It also has a really elegant and detailed unit testing suite through Karma and Jasmine. Angular offers a proper debugging tool for testing where you can intuitively set breakpoints in your test to see if you wrote the test wrong or if the code under test is at fault.

In time, I have come to realize that writing good code is not just writing something to make it work but to make it readable so that the next person can understand it easier.

Writing good code feels good, it makes you feel proud that you created something that’s readable to practically anyone. 

There is a popular saying by Bruce Lee: “Simplicity is key to brilliance”. So, if you are able to write code that someone will have little to no trouble understanding, you have done your job well.

Unfortunately, such seriousness, a steep learning curve, and many prerequisites come with a price. Angular is much less popular than React and for a good reason. It’s very hard to get into and dig through the sea of its documentation. For example, I had to participate in late-night conversations with random people on Angular Discord servers to help myself understand it better.

However, I always keep in mind that, as the project develops, and the more people participate in its development, the more chaotic it becomes. And here is where Angular absolutely “shines”, precisely because it is that complicated and challenging, so everyone will inherently strive to follow the guidelines it offers and its best practices.

→ EXTRACTED MATERIAL:

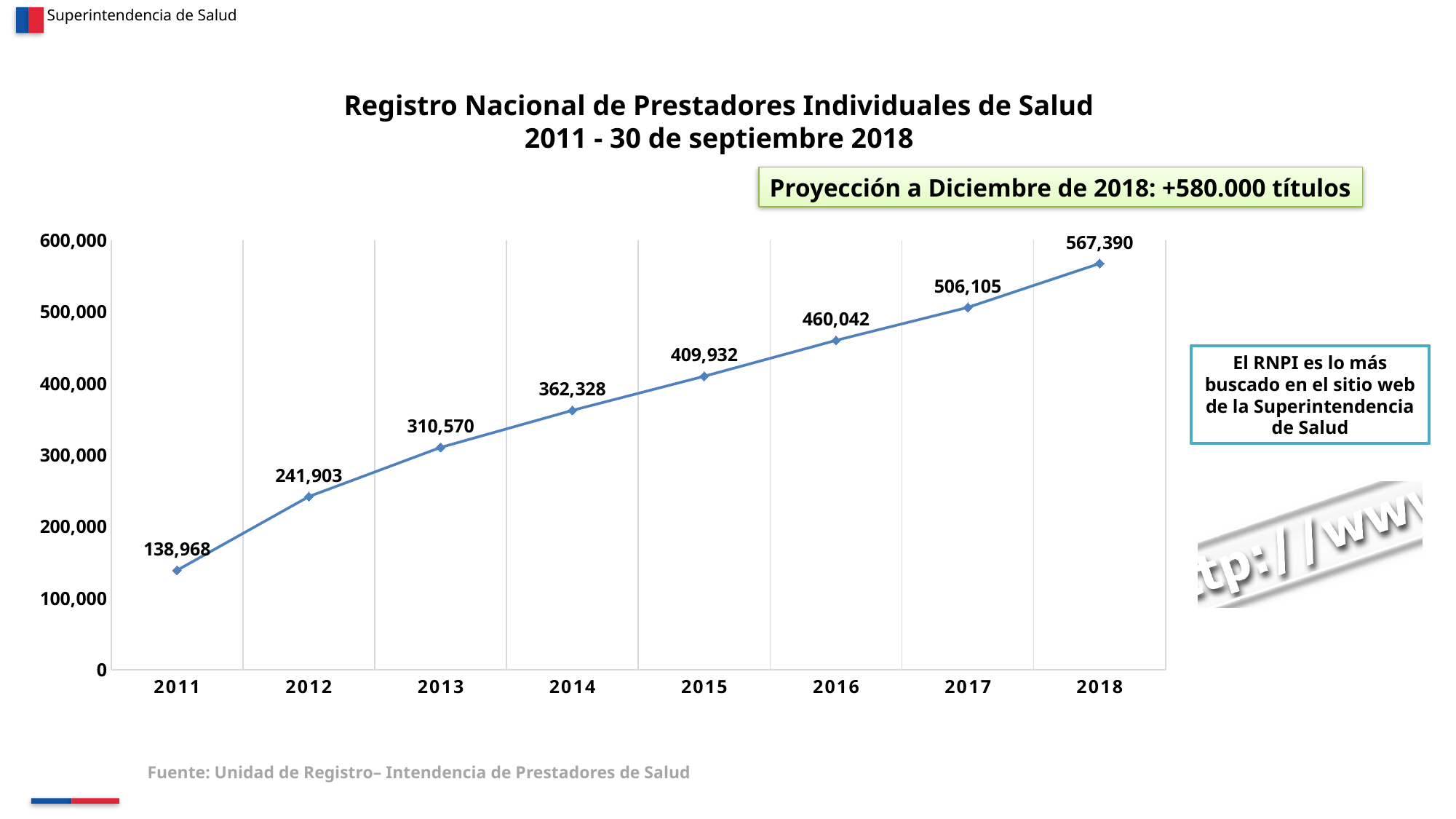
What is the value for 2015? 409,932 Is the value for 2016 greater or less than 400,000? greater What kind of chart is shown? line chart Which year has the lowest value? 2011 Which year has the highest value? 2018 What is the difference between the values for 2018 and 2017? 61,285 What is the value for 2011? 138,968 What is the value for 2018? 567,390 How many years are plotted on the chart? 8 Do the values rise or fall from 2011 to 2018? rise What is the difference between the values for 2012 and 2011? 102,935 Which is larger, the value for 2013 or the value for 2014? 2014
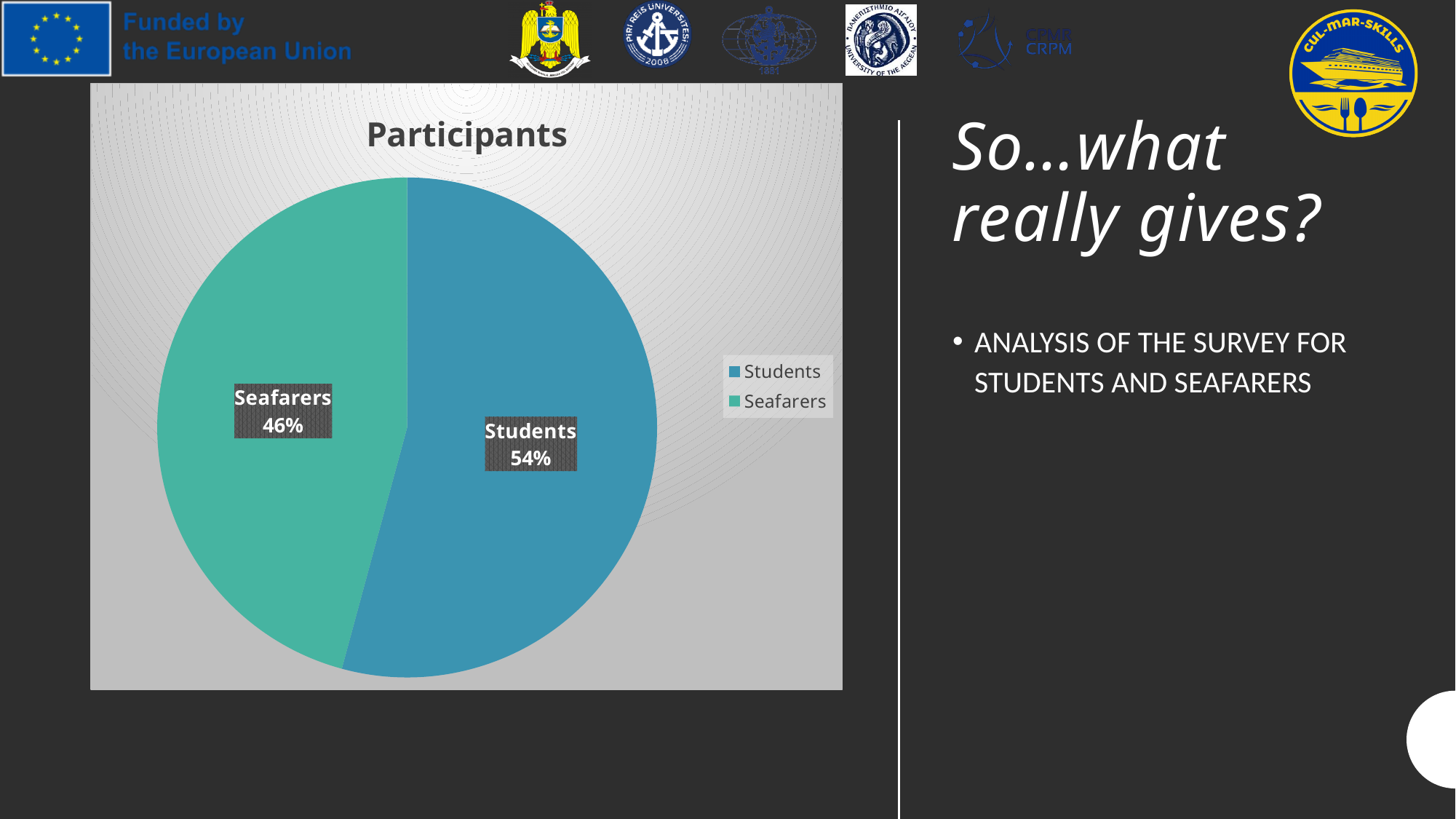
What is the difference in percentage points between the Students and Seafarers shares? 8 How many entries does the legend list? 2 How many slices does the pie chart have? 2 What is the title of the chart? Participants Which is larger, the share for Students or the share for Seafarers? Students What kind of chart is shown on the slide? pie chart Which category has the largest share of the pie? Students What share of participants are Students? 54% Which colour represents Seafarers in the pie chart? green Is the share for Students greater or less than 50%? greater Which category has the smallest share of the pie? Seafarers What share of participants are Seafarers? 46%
...
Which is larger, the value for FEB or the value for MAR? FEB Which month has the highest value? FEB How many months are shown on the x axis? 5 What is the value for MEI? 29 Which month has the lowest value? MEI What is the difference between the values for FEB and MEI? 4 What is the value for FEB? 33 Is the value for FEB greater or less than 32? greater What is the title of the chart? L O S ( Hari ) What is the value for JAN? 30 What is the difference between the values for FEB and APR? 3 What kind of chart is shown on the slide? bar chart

→ WHAT IS BEING ASKED: Set down the Angular passage word for word from "Unfortunately, such seriousness, a" to "its best practices.".

→ WRITTEN REPLY:
Unfortunately, such seriousness, a steep learning curve, and many prerequisites come with a price. Angular is much less popular than React and for a good reason. It’s very hard to get into and dig through the sea of its documentation. For example, I had to participate in late-night conversations with random people on Angular Discord servers to help myself understand it better.

However, I always keep in mind that, as the project develops, and the more people participate in its development, the more chaotic it becomes. And here is where Angular absolutely “shines”, precisely because it is that complicated and challenging, so everyone will inherently strive to follow the guidelines it offers and its best practices.